Aufgabenstellung —
Schreibe die Zeilen vom Anfang der Datensätze bis einschließlich der Zeile mit „1270 millimetres“ unverändert ab.

Zeilen mit Daten zu räumlichen Fragen:
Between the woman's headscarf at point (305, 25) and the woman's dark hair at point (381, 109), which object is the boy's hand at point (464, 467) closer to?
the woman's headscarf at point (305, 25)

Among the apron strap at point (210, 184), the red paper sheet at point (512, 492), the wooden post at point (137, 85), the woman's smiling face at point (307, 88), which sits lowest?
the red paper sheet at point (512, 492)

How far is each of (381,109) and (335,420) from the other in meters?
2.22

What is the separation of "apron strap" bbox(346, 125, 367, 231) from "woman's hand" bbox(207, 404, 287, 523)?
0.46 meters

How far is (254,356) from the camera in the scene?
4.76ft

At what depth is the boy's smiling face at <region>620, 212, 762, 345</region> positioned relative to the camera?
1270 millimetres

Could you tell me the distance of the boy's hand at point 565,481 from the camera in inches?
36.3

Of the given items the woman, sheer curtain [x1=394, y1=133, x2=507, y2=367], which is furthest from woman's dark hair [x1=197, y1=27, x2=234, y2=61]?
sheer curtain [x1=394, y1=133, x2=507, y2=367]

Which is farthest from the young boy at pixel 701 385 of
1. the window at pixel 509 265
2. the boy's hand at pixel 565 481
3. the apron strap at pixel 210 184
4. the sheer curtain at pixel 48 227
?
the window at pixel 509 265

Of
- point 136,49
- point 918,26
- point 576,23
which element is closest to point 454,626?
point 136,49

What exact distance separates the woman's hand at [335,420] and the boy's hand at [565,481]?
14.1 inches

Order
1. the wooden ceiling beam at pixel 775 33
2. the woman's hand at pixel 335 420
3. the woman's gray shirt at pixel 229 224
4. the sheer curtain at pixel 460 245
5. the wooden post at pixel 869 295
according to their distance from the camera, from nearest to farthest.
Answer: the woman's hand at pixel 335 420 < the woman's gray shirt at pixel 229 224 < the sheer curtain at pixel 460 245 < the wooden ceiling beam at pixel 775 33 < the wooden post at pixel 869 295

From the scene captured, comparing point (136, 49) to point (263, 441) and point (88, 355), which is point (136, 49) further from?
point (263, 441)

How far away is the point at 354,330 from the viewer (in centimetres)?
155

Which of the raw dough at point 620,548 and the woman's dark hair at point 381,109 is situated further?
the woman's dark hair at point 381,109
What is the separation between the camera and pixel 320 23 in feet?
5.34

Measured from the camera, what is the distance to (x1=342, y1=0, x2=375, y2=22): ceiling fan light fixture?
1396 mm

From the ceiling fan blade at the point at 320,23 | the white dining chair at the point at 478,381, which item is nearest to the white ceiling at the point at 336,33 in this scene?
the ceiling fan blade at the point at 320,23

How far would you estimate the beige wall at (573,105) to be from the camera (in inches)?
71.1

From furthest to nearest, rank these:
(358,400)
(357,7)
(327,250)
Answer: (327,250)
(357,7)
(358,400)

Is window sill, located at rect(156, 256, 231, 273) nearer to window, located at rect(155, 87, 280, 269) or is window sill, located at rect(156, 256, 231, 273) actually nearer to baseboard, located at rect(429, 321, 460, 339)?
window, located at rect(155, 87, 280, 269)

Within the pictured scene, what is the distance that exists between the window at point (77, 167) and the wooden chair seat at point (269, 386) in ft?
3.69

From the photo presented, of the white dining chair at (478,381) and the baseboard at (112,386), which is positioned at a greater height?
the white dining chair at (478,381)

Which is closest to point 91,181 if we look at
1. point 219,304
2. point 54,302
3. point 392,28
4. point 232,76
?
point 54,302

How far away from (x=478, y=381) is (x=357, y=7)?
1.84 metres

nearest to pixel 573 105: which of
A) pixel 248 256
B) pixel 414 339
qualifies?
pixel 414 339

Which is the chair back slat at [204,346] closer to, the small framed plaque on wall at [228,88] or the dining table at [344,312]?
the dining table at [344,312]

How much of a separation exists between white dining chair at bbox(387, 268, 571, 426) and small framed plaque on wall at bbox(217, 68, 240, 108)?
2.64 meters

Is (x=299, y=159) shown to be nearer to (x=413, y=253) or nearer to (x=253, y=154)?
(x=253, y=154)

Antwort —
Between the woman's headscarf at point (305, 25) and the woman's dark hair at point (381, 109), which object is the boy's hand at point (464, 467) closer to?
the woman's headscarf at point (305, 25)

Among the apron strap at point (210, 184), the red paper sheet at point (512, 492), the wooden post at point (137, 85), the woman's smiling face at point (307, 88), which sits lowest?
the red paper sheet at point (512, 492)

How far is each of (381,109) and (335,420) from the other in meters?
2.22

What is the separation of "apron strap" bbox(346, 125, 367, 231) from "woman's hand" bbox(207, 404, 287, 523)?
0.46 meters

How far is (254,356) from the camera in the scene?
4.76ft

At what depth is the boy's smiling face at <region>620, 212, 762, 345</region> positioned relative to the camera?
1270 millimetres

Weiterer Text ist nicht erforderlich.